Once it becomes an obsession to win, the player finds a way to make things work. Adjusting lengths when bowling, assessing conditions early, curbing down a natural inclination to attack when batting – these are some of the many changes required when playing overseas.
But this obsession to win away for India was not always the case. In 201 Test matches to date overseas India have won only 29 matches in Australia, England, South Africa, New Zealand and the West Indies. If you exclude the four victories in the West Indies in the last 12 years, when their powers have considerably diminished, India has only 25 victories. That puts this series lead in perspective and also highlights its importance.
India’s fast bowlers, traditionally a liability, have been supreme over the course of 2018 in foreign conditions. They ended 2018 with 179 wickets; they’ve never taken more wickets in a calendar year.
In the Boxing Day Test match India found a way to defeat Australia at their own game, and decisively so. Cricviz reveals that India’s fast bowlers were able to get more swing (0.61 degrees vs 0.51) and seam (0.68 degrees vs 0.56) than Australia.
They also bowled in better areas (almost 42 per cent of deliveries on good length vs less than 35 per cent for Australia) and also attacked the stumps more often than their Australian counterparts.
The average speeds of the Indian bowlers were also impressive, with Jasprit Bumrah regularly clocking over 145 kilometres per hour and neck-and-neck with the Australian quicks.
(AP Photo/James Elsby)
Critically, their plans against Australia’s top order batsmen were extremely well executed and the home side’s batting woes were exposed in clinical fashion.
“It is a combination of a lot of work, identifying what it requires to be bowling fast over a period of time. The strength-conditioning coach Shankar Basu and physio have played a major role in making these fast bowlers,” said Bharat Arun, India’s bowling coach.
India are also a lot fitter, and this is inspired by their fearless skipper Virat Kohli, who has transformed himself over the last few years.

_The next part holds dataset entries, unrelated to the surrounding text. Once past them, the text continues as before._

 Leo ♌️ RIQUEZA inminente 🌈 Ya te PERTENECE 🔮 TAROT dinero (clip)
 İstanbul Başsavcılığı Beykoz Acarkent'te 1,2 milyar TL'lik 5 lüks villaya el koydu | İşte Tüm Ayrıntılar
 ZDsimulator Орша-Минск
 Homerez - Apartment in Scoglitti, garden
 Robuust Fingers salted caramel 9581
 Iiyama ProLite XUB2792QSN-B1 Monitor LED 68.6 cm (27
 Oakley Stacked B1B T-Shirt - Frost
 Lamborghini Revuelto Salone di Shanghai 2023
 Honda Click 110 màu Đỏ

Kohli follows a strict fitness and dietary regime that has helped him generate more explosive power, concentrate for longer periods and lead his team in setting the benchmark for fitness standards.
This has certainly rubbed off on his fast bowlers as well, who are now able to generate sustained pressure on their opponents for longer periods.

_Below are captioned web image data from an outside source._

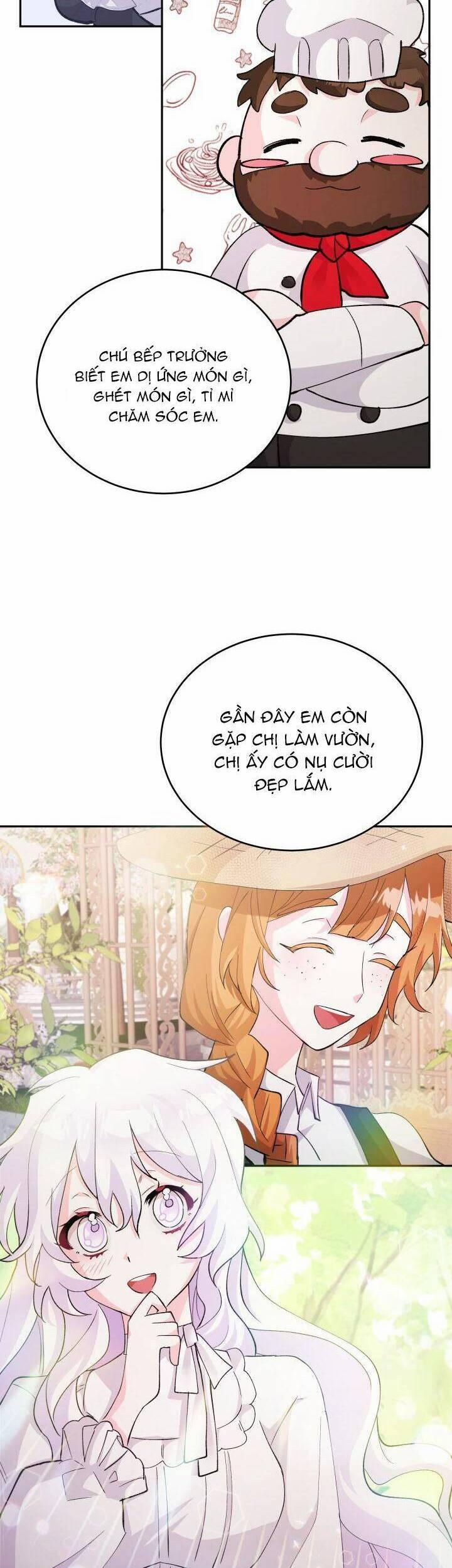 Nàng Công Chúa Tiên Cá 6 trang 12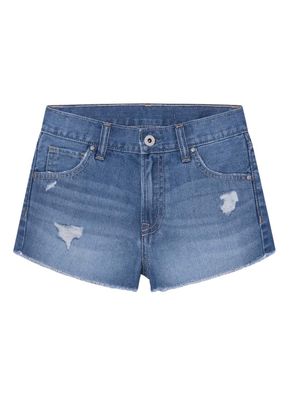 Short Pepe Jeans Patty Regular Fit Blau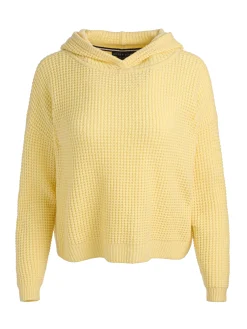 EMMANUELLE CASHMERE HOODIE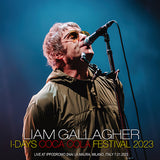 LIAM GALLAGHER - I-DAYS COCA COLA FESTIVAL 2023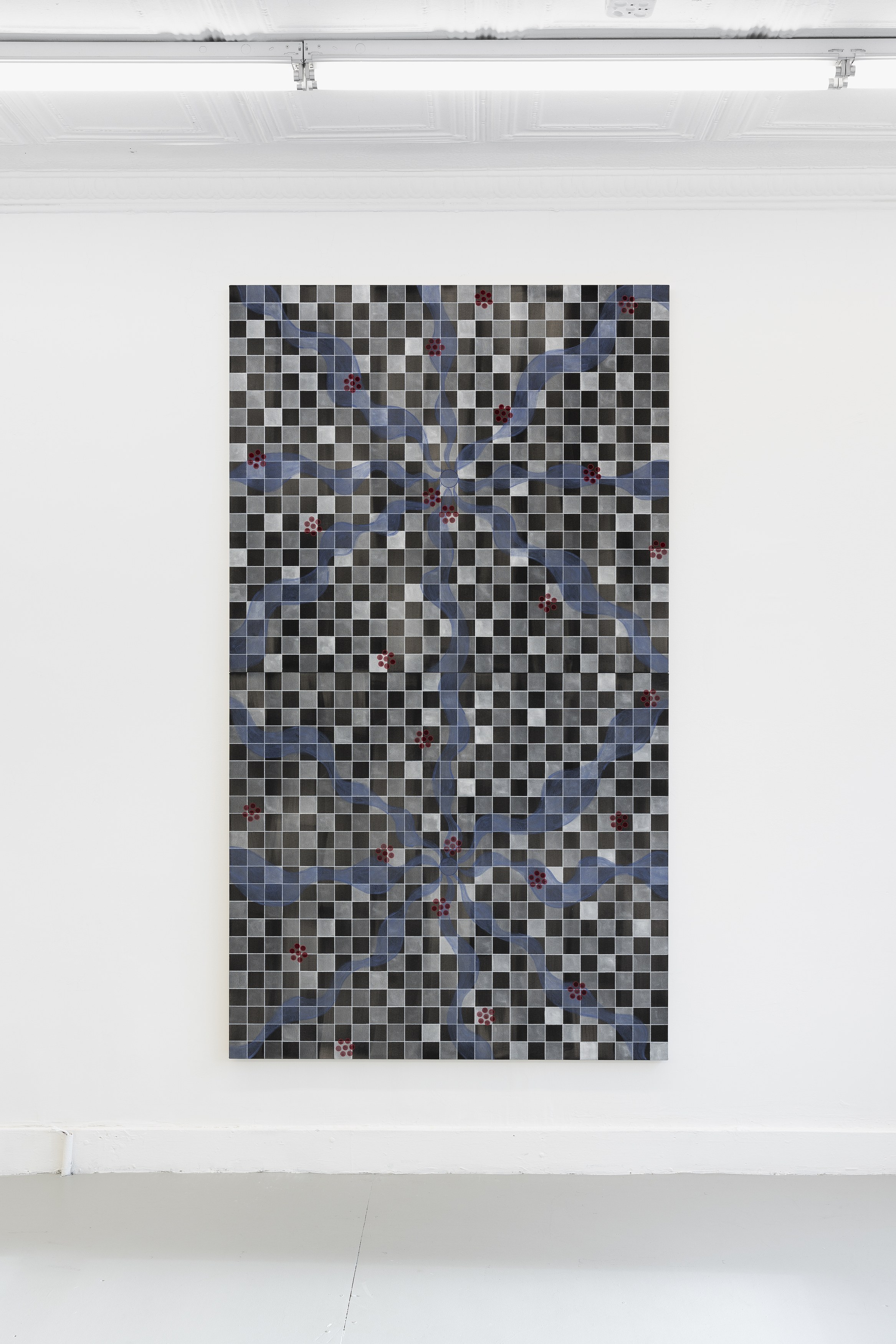Hanna Hur, Dorothea Rockburne, Untitled at Ulrik, photo 16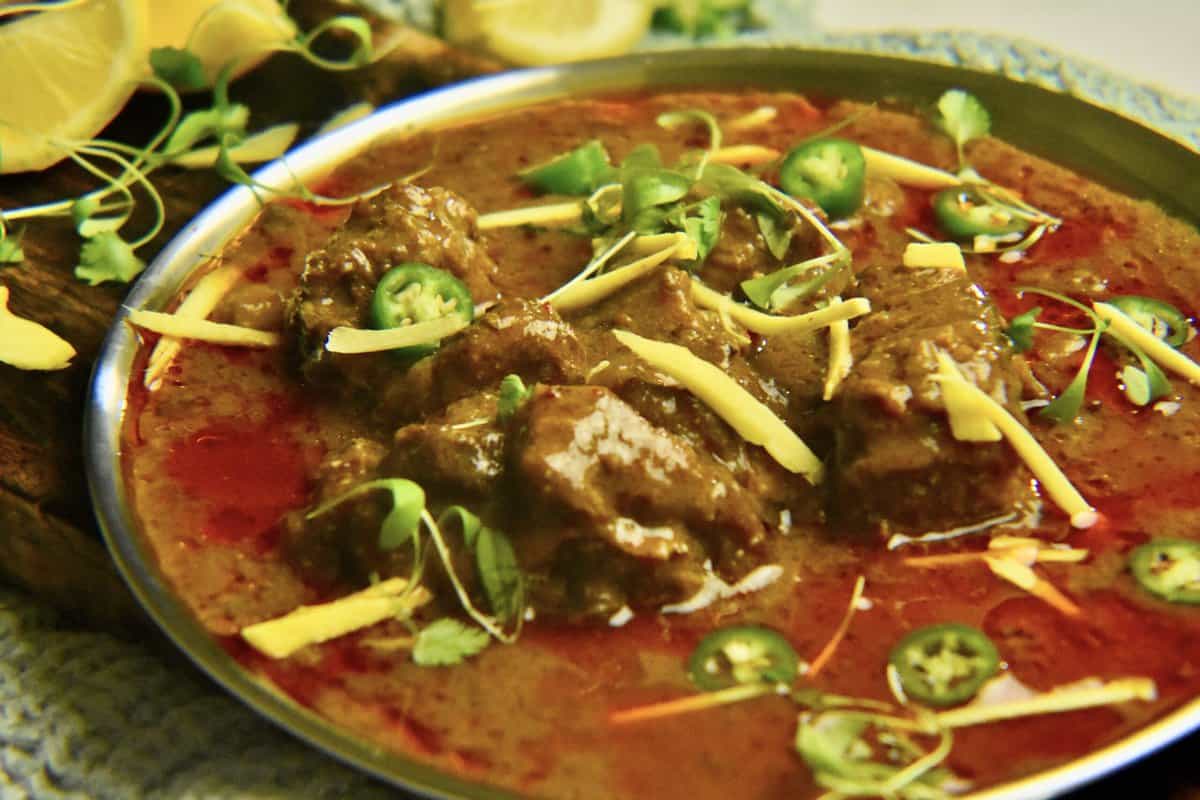 Beef Nihari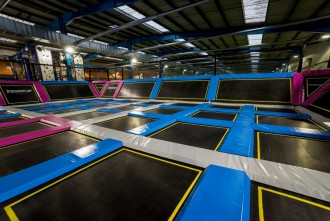 Trampoline park - Devis sur Techni-Contact.com - 4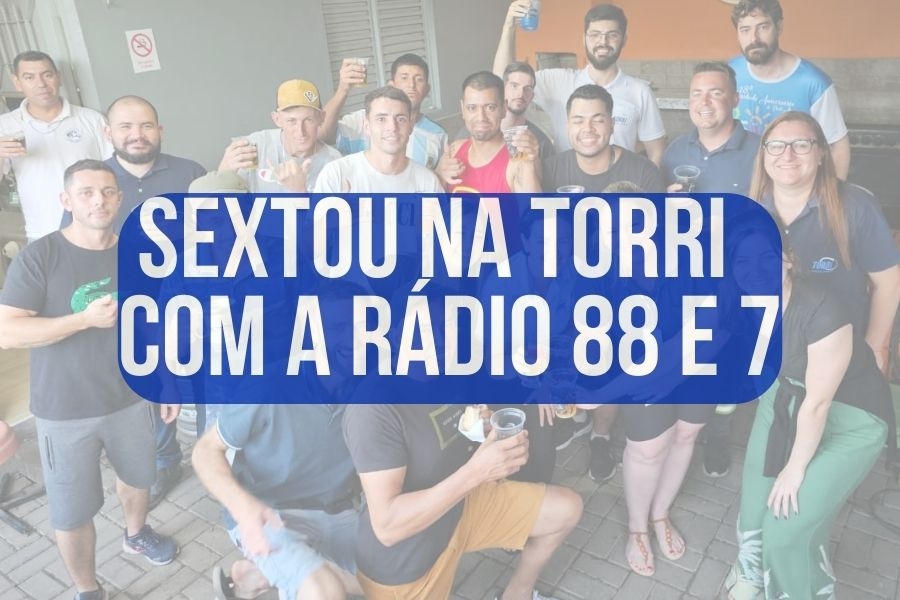 TORRI PARCERIA COM RDIO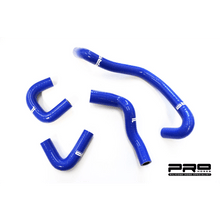 Load image into Gallery viewer, Pro Hoses Four-Piece Ancillary Coolant Hose Kit for Facelift Focus Mk2 ST225 and RS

Coach Ravi Shastri warned ahead of the series that his side will “take no prisoners” and won’t be taking a backward step.
India’s quest to win a Test series in Australia is not dissimilar to the home country’s quest to win in India, a country famously described by Steve Waugh as the “final frontier.”

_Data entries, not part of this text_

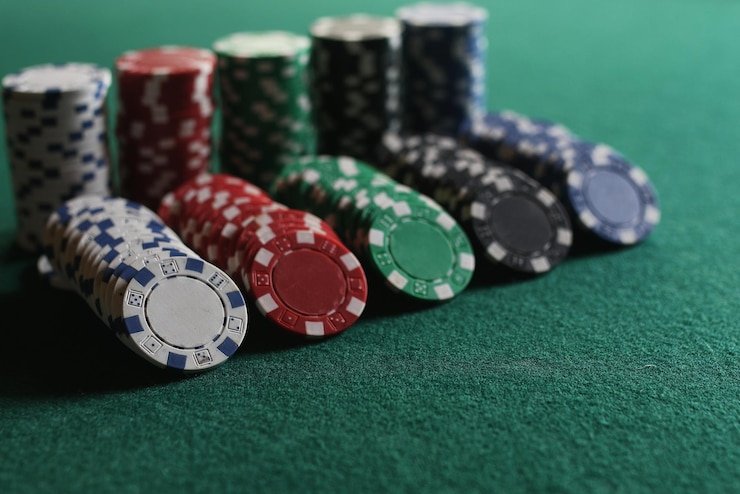 77pkr Live Casino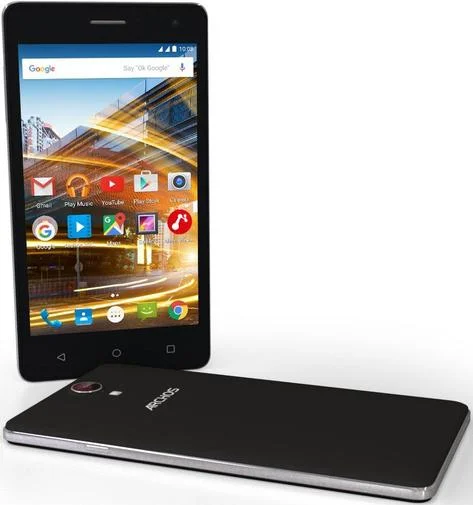 Фото: Смартфон Archos 50D Neon чорний № 7 | KTC
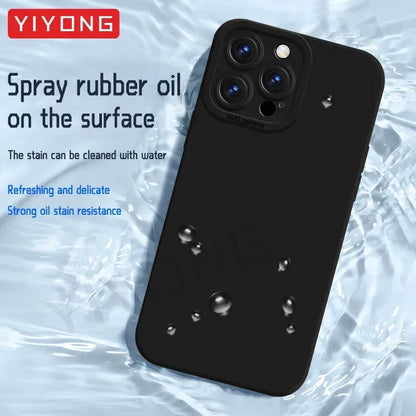 YIYONG Original Soft Liquid Silicone Cover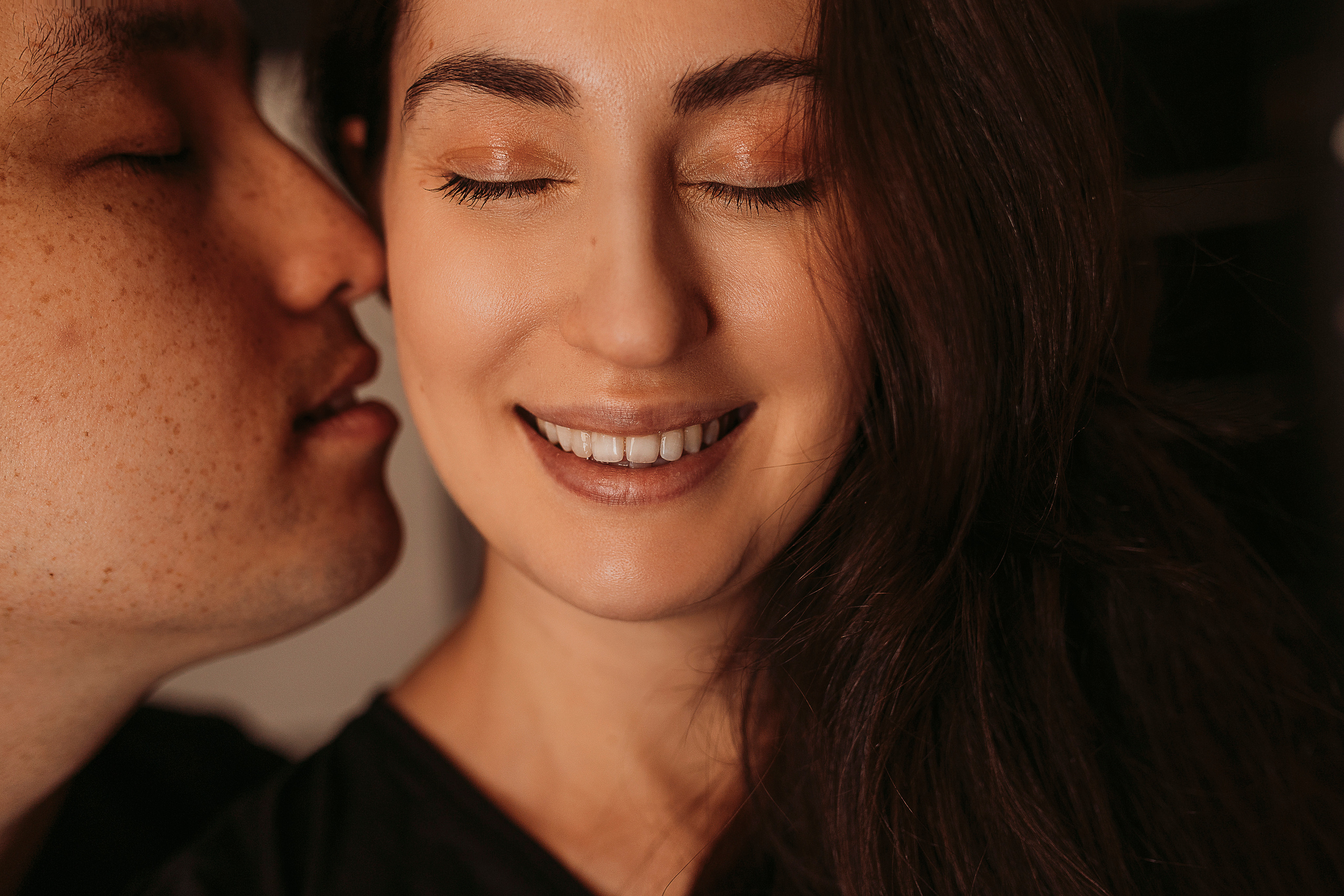 Семейная фотосессия дома. Семейный фотограф в Краснодаре Коломыцева Евгения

The hard work India has put in this year cannot be doubted. But wins in Johannesburg and Nottingham were offset by series losses in South Africa and England, with the team failing at critical junctures. India’s batting, traditionally a strength, let them down on those occasions even as the bowlers stood tall. Despite the failures on those tours, the belief remained.
“We always believed that this (win) is very possible because of the talent we have in the side and the mindset that we have been carrying for the last twelve months regardless of what has been said, regardless of the mistakes we have made. Our mindset never shifted once,” said a resolute Kohli.
Going into the New Year’s Test in Sydney, Virat’s side will believe they now have their best chance to win a Test series in Australia.
“Nothing is going to distract us from winning that last Test.”
It’s that obsession and focus to win away from home that fuels this Indian side forward.